(Exercise prompt) Reproduce verbatim the lines of the records below, starting at the line that contains "Given what this" and ending at the line that contains "Result: the row of windows at (x=199, y=324)", with both of those lines included.

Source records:
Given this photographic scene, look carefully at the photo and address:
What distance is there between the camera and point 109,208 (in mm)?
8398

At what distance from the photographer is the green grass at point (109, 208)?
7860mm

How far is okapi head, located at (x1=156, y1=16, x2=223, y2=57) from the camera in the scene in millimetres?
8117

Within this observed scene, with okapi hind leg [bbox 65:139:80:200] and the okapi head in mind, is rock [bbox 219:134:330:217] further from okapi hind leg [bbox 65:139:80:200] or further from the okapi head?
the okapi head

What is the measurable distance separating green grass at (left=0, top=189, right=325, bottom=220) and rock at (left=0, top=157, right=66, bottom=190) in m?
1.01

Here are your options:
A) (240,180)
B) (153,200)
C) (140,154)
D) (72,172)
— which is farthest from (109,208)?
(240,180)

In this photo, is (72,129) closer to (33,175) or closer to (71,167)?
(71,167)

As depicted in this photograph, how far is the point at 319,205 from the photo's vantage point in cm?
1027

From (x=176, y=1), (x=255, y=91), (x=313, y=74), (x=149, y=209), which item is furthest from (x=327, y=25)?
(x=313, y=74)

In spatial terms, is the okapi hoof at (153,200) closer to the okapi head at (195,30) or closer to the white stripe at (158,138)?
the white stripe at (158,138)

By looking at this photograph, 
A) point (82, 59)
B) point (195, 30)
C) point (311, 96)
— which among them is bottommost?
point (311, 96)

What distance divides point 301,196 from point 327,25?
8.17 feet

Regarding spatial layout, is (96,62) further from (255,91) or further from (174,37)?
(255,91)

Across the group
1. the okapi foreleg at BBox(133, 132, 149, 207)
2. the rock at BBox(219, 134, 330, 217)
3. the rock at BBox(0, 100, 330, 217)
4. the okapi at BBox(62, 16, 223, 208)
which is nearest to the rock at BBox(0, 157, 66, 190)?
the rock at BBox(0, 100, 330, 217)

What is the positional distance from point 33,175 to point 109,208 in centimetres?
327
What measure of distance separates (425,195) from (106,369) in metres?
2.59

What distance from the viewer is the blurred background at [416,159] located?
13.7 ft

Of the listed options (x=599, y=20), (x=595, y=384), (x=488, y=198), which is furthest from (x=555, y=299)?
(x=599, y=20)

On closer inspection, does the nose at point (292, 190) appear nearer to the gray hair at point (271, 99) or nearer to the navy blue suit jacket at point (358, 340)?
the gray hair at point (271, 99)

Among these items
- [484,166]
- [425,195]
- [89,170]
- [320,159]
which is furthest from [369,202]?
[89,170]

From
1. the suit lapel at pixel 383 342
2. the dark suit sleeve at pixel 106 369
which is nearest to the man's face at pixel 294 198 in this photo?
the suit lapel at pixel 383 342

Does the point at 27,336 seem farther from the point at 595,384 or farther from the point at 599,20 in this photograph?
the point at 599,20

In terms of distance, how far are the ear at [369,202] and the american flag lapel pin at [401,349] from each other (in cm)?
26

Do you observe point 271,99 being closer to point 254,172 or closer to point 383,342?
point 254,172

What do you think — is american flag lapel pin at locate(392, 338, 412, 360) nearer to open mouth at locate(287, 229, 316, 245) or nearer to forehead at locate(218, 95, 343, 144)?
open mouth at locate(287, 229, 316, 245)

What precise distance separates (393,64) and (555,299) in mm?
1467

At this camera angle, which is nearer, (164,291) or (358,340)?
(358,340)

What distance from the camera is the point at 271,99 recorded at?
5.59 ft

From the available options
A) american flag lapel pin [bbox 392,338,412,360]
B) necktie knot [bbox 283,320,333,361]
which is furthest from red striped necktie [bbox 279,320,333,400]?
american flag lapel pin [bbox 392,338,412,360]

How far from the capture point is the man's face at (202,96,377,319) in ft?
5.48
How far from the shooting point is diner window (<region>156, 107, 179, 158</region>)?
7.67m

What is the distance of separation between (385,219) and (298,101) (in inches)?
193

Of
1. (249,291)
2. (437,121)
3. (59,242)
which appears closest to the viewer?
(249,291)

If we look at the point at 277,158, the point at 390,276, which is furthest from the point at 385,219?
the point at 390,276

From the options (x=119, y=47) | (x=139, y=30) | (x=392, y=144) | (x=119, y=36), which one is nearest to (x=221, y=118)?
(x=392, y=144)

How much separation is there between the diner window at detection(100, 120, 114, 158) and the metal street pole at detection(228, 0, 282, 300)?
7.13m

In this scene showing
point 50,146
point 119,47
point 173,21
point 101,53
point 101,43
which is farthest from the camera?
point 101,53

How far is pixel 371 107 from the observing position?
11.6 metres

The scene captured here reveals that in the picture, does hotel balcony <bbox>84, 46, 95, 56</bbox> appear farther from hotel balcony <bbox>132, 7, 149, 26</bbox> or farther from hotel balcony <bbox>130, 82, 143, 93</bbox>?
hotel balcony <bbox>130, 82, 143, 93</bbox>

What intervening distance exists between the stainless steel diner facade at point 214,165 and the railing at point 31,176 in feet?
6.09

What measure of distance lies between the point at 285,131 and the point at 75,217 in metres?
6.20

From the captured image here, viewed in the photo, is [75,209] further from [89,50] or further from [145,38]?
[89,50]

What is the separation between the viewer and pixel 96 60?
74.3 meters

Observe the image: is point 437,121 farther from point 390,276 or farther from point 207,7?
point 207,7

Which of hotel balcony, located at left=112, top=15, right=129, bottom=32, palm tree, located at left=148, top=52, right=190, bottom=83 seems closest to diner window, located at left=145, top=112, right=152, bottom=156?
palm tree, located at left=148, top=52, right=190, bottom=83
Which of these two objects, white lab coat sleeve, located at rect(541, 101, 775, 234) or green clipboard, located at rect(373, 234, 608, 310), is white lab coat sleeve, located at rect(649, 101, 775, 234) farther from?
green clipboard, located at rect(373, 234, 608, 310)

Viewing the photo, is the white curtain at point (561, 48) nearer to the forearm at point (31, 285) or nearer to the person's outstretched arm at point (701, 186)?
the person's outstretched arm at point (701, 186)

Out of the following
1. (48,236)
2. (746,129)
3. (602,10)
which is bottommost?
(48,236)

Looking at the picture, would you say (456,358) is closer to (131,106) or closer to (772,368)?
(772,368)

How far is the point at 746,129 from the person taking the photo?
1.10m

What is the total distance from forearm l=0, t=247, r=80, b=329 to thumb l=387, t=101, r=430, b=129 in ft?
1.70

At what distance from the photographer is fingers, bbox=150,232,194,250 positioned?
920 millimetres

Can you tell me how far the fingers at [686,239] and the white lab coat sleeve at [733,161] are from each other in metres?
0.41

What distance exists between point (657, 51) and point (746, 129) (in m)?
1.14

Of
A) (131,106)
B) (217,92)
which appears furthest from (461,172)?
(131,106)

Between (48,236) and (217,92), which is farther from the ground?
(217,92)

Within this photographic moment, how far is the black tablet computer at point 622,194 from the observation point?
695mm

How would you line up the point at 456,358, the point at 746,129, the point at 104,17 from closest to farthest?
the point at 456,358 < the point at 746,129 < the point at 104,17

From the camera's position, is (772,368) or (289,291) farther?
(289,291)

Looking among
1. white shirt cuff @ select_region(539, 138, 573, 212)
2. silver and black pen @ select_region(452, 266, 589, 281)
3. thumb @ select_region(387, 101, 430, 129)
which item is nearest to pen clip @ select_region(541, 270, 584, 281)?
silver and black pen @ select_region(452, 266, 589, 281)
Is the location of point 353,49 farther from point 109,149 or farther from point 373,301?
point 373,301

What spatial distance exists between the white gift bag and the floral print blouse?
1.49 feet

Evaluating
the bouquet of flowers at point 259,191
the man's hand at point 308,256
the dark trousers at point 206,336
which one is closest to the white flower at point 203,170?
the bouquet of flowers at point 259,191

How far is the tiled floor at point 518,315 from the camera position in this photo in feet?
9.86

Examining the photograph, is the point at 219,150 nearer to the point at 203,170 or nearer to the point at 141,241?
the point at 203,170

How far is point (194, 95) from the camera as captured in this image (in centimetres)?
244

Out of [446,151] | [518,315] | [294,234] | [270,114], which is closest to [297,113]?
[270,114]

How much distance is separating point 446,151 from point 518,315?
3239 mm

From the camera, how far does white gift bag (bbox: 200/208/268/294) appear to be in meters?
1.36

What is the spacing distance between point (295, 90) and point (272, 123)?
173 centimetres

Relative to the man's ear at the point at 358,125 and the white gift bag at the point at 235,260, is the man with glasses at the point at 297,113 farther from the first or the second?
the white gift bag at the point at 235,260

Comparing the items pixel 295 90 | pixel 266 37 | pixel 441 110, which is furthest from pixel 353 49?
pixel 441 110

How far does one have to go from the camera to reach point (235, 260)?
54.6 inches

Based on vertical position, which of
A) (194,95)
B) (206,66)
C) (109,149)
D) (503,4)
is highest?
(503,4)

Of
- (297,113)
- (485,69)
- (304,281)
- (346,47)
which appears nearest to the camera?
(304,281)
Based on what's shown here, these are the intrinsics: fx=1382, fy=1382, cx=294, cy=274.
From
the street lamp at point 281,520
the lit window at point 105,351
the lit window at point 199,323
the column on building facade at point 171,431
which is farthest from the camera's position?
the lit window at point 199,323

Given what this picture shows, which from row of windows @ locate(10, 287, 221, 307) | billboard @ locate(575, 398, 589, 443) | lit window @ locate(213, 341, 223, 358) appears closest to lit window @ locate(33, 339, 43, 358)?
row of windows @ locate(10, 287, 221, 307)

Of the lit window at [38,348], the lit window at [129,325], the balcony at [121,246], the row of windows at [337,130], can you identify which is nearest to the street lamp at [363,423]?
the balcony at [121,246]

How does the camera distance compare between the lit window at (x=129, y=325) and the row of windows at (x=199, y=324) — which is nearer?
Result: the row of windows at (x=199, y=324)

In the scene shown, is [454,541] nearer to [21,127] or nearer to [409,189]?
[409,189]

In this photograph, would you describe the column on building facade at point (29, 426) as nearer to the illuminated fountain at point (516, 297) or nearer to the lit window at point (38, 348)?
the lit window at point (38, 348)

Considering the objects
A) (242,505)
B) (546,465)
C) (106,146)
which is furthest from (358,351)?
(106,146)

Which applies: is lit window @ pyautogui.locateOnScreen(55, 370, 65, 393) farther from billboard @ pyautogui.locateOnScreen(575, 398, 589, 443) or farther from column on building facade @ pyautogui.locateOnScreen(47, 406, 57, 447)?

(Solution to this task)
Given what this picture shows, which from row of windows @ locate(10, 287, 221, 307) | billboard @ locate(575, 398, 589, 443) | lit window @ locate(213, 341, 223, 358) appears closest to lit window @ locate(33, 339, 43, 358)?
row of windows @ locate(10, 287, 221, 307)

Of the lit window at [38,348], the lit window at [129,325], the balcony at [121,246], the row of windows at [337,130], can you identify which is nearest to the street lamp at [363,423]?
the balcony at [121,246]

How does the camera distance compare between the lit window at (x=129, y=325) and the row of windows at (x=199, y=324) — which is nearer?
Result: the row of windows at (x=199, y=324)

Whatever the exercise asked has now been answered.